The route was cathartic for the No. 17 Wolverines (10-2, 6-2), who won 40-34 to end the run of futility against the rival Buckeyes.
Those Buckeyes weren't as good-natured about it, though.
"I lost so much respect for Michigan after they won n threw the ball in the air acting like it was a grenade," tweeted Buckeyes fullback Zach Boren. "To take it to that level of disrespect is just so uncalled for. Act like you have won before."
Boren is the younger brother of former Ohio State offensive lineman Justin Boren, who transferred from Michigan to the Buckeyes following Lloyd Carr's retirement after the 2007 season and was critical of the Rich Rodriguez regime.
Of course, no current Michigan player had beaten Ohio State before. Seniors were 0-3 and had been outscored 100-24 in the rivalry.

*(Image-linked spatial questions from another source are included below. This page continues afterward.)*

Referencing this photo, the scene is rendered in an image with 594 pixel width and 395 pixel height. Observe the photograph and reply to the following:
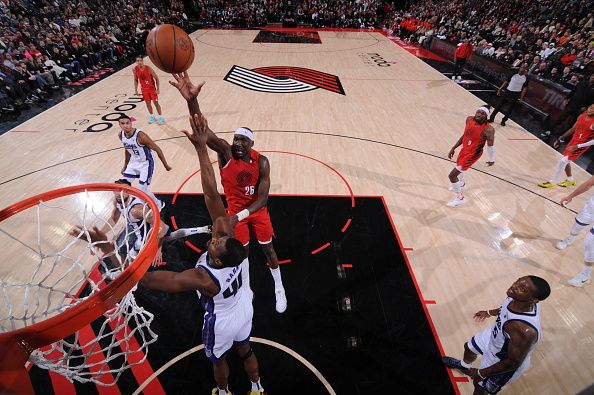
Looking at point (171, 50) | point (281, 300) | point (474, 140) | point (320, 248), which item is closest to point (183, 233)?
point (281, 300)

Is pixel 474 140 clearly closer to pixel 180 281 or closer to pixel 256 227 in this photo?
pixel 256 227

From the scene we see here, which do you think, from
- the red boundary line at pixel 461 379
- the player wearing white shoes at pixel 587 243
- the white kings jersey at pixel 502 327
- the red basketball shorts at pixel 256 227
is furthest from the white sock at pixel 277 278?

Added Ohio State tight end Jeff Heuerman: "Karma is gonna be a (expletive) for that little 'celebration' at the end."
Players said the controversial celebration -- you can catch a piece of it at the 34-minute mark of this YouTube video -- is something they have done after each Friday practice this year. Coach Brady Hoke said he was fine with his team celebrating their win that way.

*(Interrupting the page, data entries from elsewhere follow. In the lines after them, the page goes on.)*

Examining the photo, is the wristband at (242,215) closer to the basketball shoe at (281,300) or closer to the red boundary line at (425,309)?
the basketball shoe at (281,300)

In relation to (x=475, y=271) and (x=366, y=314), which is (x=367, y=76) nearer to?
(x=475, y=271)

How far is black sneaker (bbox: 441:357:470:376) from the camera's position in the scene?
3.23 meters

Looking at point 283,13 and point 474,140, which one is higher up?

"I don’t have any problem (with it) because it wasn’t disrespectful to anybody," Hoke said. "It’s something they do every Friday.

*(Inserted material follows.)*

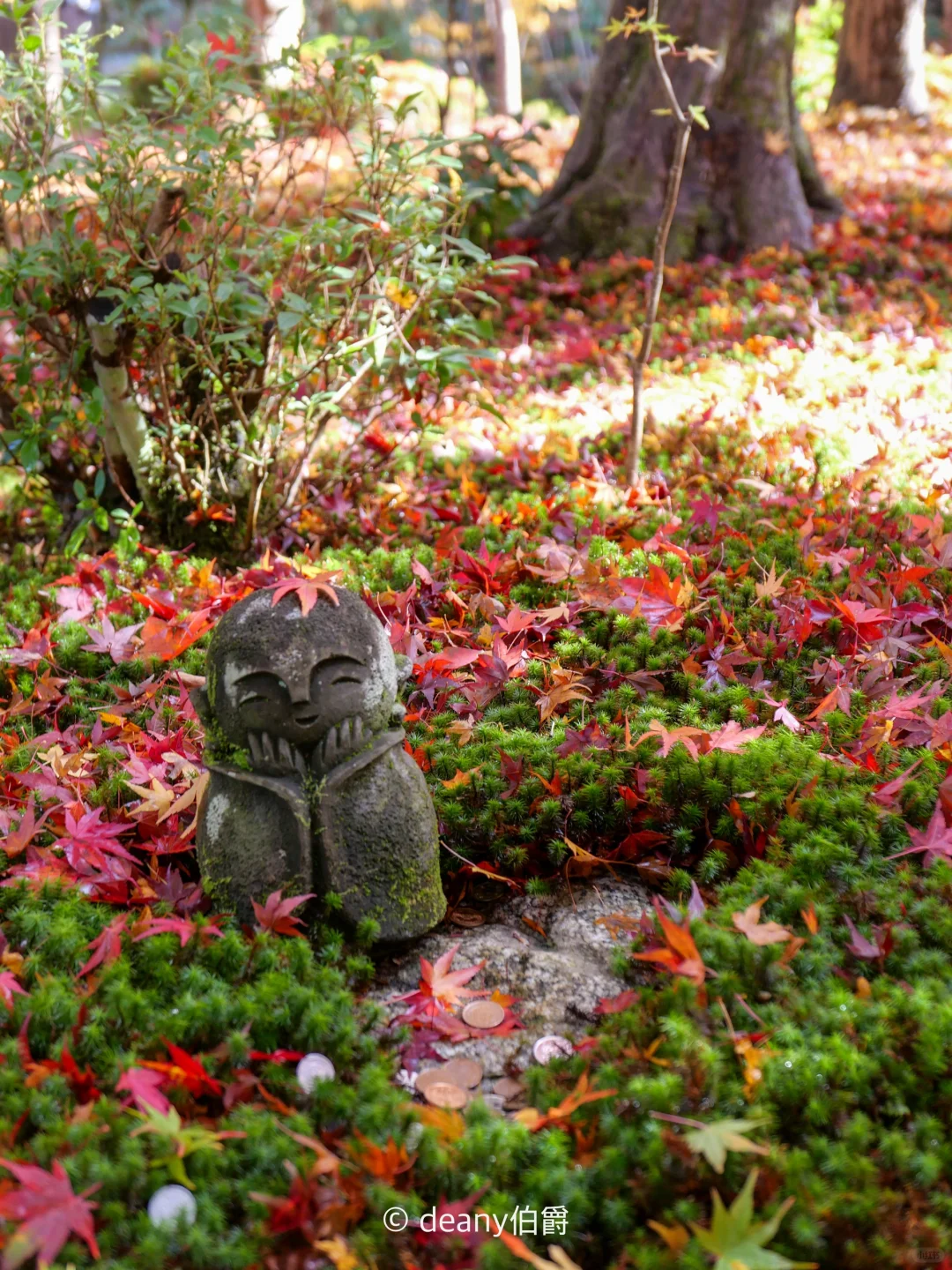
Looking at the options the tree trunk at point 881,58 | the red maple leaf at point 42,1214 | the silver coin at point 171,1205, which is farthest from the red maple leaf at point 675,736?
the tree trunk at point 881,58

"No. It wasn’t disrespectful to anybody. It’s something those kids have done for 12 weeks.”
Ohio State, though, clearly was offended with the episode, which occurred in front of several players at midfield.
It led to Ohio State cornerback Brad Roby tweeting: "I will never lose to those scrubs again."
Other notes from Hoke's Monday press conference:
Brennen Beyer is expected to participate in bowl practices. The team won't work out as a team this week, but the freshman linebacker could be back with the team when it reconvenes next week. He did not play against Ohio State, and Hoke had said he was unsure if he would be back this year.
Hoke was effusive in his support of kicker Brendan Gibbons, who hit a 43-yard field goal to give Michigan a six-point lead with 1:59 remaining against Ohio State.
After going 1-of-5 last year, Gibbons finished 10-of-14 this year. He credited the confidence and positivity of the coaching staff as a factor in his turnaround.
Hoke offered more of it Monday.
"Huge," he said of the 43-yard kick. "Huge. I mean, Gibbons in that kick, you know, because there were some people that really doubted him at the beginning of the year -- maybe some in this room -- maybe. Didn’t say. But he did a tremendous job all year, and he’s grown and he’s learned and he’s got a good demeanor about him. He’s worked hard.”
This and that
A couple other topics broached by Hoke during his 33-minute session with the media:
On whether offensive coordinator Al Borges will be interested in any head coaching vacancies: “I don’t know. I don’t know. If he does, good. If he’s interested, I mean, that’s all right.”
On what he told Ohio State coach Luke Fickell after the game: “I just thought he did a heck of a job, all year. Tough situation.”
On sophomore tailback Fitz Toussaint’s apparent fourth-quarter touchdown that was overturned on a replay: “Do I agree exactly with the call? The rule states there’s got to be some sort of evidence to overturn it?” Then, instead of finishing his thought, he smiled.